■ Brief:
Copy out each line of the data below in which "Product" appears.

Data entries

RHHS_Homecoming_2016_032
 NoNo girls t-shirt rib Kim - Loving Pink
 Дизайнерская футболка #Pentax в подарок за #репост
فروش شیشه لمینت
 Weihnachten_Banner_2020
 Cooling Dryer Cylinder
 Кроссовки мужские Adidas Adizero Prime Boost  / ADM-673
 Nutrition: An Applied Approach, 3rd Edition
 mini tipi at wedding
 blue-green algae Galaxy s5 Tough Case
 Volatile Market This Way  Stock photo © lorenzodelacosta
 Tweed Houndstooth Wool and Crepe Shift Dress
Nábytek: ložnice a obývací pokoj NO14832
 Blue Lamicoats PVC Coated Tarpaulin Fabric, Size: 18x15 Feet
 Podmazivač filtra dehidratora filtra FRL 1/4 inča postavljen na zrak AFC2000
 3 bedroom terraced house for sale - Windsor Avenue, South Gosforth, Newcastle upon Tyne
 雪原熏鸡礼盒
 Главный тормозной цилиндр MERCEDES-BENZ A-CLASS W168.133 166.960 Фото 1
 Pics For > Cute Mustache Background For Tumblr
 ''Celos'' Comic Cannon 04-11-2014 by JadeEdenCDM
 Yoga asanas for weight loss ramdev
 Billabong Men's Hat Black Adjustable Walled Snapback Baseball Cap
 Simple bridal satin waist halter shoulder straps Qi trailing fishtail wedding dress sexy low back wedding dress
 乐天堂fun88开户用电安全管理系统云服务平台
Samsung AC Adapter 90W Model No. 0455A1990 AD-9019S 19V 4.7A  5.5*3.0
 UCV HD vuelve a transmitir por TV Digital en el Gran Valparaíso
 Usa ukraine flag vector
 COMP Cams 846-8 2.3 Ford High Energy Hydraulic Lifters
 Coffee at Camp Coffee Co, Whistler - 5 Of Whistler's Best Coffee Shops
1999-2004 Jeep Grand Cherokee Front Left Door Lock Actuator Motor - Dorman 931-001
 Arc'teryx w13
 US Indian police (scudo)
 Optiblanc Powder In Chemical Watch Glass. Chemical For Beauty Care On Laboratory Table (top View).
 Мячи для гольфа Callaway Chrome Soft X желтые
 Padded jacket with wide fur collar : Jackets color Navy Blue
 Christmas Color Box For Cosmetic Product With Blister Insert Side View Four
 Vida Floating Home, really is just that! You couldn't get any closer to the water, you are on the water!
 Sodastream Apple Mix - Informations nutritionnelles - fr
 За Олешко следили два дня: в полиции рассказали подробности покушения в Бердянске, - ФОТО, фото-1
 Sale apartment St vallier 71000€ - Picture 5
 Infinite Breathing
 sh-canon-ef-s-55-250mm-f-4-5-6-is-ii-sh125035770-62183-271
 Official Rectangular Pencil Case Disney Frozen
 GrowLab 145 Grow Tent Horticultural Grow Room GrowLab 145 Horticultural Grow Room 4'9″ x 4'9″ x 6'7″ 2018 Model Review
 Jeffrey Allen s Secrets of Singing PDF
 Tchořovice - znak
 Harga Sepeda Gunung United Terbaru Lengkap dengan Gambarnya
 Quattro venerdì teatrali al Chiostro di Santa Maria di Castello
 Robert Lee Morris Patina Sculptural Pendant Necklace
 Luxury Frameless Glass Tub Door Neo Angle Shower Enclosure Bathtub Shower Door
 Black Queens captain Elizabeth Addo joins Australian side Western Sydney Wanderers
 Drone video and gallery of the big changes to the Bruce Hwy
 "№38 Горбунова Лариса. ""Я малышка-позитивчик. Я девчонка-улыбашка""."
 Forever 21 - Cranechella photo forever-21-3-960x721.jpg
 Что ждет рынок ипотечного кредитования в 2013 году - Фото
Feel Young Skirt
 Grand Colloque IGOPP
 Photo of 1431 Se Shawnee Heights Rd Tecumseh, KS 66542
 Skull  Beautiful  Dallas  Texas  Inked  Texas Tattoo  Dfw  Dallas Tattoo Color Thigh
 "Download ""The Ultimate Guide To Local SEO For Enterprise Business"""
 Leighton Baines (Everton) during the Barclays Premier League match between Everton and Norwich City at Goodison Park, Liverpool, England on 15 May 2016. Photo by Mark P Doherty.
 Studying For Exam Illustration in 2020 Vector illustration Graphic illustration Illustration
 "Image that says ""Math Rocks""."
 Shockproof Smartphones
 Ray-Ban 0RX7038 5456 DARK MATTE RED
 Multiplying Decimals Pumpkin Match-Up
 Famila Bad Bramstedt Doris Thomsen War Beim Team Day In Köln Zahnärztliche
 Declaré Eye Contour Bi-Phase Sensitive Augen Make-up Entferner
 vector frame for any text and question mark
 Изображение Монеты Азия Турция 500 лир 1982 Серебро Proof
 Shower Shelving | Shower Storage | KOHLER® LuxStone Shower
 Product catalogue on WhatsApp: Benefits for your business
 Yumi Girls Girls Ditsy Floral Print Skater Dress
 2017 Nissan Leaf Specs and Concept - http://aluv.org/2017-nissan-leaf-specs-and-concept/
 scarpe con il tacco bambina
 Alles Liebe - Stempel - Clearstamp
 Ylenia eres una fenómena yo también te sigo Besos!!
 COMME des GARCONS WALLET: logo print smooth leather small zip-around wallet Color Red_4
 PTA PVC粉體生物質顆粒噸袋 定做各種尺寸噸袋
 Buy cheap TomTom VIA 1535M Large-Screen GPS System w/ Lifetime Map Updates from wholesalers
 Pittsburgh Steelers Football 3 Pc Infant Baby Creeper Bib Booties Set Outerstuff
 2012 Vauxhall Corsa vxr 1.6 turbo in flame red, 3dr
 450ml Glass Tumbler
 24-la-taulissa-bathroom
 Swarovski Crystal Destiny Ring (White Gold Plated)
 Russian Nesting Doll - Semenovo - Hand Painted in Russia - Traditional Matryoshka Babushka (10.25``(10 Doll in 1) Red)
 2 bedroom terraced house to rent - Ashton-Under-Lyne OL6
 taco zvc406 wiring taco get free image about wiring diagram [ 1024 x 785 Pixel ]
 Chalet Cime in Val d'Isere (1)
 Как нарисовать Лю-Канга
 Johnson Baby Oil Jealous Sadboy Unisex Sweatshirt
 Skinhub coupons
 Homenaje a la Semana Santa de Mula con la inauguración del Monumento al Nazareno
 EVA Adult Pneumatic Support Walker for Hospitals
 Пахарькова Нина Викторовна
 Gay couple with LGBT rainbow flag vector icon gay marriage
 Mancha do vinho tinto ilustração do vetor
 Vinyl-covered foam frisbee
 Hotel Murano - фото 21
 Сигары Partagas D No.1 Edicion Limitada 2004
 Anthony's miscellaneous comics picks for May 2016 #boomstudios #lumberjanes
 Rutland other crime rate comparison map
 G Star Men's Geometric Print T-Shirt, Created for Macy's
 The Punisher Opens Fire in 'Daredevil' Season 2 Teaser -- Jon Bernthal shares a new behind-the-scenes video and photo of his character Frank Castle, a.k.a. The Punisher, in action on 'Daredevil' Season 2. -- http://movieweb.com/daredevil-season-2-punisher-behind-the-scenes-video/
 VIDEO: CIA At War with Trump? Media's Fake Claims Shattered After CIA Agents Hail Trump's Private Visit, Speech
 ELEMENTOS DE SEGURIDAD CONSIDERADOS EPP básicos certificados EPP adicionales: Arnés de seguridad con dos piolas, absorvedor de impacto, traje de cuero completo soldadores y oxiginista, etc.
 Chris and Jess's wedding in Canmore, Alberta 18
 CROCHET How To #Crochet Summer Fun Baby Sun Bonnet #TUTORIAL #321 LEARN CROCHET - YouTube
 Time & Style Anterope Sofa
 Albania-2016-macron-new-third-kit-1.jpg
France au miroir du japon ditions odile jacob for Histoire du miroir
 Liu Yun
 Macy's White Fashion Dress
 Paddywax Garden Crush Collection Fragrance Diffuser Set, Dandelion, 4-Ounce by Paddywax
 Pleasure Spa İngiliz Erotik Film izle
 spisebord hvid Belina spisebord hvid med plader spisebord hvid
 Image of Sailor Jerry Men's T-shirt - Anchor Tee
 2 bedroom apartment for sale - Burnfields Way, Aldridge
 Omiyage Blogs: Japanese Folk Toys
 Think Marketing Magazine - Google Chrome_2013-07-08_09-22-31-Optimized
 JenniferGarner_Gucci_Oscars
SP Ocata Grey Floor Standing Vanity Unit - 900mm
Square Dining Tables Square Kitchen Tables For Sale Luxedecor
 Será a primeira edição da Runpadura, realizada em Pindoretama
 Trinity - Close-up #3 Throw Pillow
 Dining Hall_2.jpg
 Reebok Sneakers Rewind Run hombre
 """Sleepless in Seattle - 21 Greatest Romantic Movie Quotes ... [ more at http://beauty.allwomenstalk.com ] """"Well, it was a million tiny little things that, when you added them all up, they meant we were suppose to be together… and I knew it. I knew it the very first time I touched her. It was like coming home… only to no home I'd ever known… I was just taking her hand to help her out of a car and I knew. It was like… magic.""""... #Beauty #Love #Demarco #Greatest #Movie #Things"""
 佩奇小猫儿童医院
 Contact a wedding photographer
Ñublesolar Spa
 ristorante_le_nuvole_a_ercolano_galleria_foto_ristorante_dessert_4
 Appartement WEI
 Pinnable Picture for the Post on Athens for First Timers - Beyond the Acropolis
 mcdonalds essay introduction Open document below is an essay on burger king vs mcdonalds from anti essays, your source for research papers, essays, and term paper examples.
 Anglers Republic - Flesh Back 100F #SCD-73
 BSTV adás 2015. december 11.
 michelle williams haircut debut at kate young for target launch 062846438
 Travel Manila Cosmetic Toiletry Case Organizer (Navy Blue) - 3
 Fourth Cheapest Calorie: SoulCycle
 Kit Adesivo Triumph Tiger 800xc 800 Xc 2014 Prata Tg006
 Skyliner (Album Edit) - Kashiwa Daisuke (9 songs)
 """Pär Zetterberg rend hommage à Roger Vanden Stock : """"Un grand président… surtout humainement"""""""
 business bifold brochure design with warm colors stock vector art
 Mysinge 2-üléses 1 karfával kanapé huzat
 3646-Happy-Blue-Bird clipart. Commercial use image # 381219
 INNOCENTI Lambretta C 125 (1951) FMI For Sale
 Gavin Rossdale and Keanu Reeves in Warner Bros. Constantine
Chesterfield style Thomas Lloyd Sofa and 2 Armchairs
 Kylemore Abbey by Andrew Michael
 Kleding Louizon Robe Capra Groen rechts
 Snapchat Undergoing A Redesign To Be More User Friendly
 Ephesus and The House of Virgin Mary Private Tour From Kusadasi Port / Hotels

■ Task result:
 Christmas Color Box For Cosmetic Product With Blister Insert Side View Four
 Product catalogue on WhatsApp: Benefits for your business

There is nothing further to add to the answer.